* TEXT PASSAGE *
□ □ □ □
In gup slow path, slow path, where
__gup_longterm_locked->check_and_migrate_cma_pages() handles FOLL_LONGTERM,
but in fast path, there lacks such a check, which means a possible leak of
CMA page to longterm pinned.
Place a check in try_grab_compound_head() in the fast path to fix the leak,
and if FOLL_LONGTERM happens on CMA, it will fall back to slow path to
migrate the page.
Some note about the check:
Huge page's subpages have the same migrate type due to either
allocation from a free_list[] or alloc_contig_range() with param
MIGRATE_MOVABLE. So it is enough to check on a single subpage
by is_migrate_cma_page(subpage)
□ □ □ □
* PROVIDED DATA *
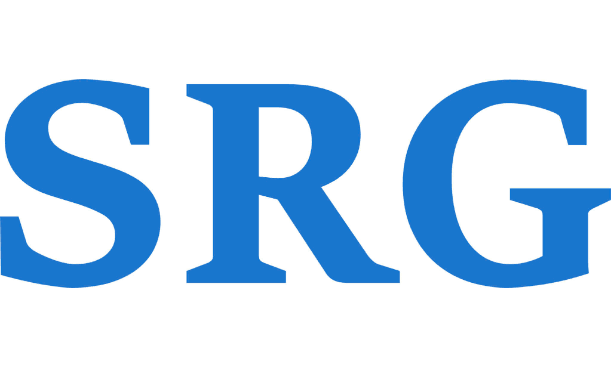 Logo Công ty cổ phần thang máy và nội thất SRG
□ □ □ □
* BRIEF A *
According to the text on the gup fast-path CMA check, in which function is the new check placed?
* BRIEF B *
Extend the text on the gup fast-path CMA check, starting after its last sentence.
The data above has no connection to the text on the gup fast-path CMA check.

* FINAL ANSWER A *
In try_grab_compound_head() in the fast path.

* FINAL ANSWER B *
Signed-off-by: Pingfan Liu <[email protected]>
Cc: Ira Weiny <[email protected]>
Cc: Andrew Morton <[email protected]>
Cc: Mike Rapoport <[email protected]>
Cc: Dan Williams <[email protected]>
Cc: Matthew Wilcox <[email protected]>
Cc: John Hubbard <[email protected]>
Cc: "Aneesh Kumar K.V" <[email protected]>
Cc: Christoph Hellwig <[email protected]>
Cc: Shuah Khan <[email protected]>
Cc: Jason Gunthorpe <[email protected]>
To: [email protected]
Cc: [email protected]
---
v6 -> v7: fix coding style issue
mm/gup.c | 9 +++++++++
1 file changed, 9 insertions(+)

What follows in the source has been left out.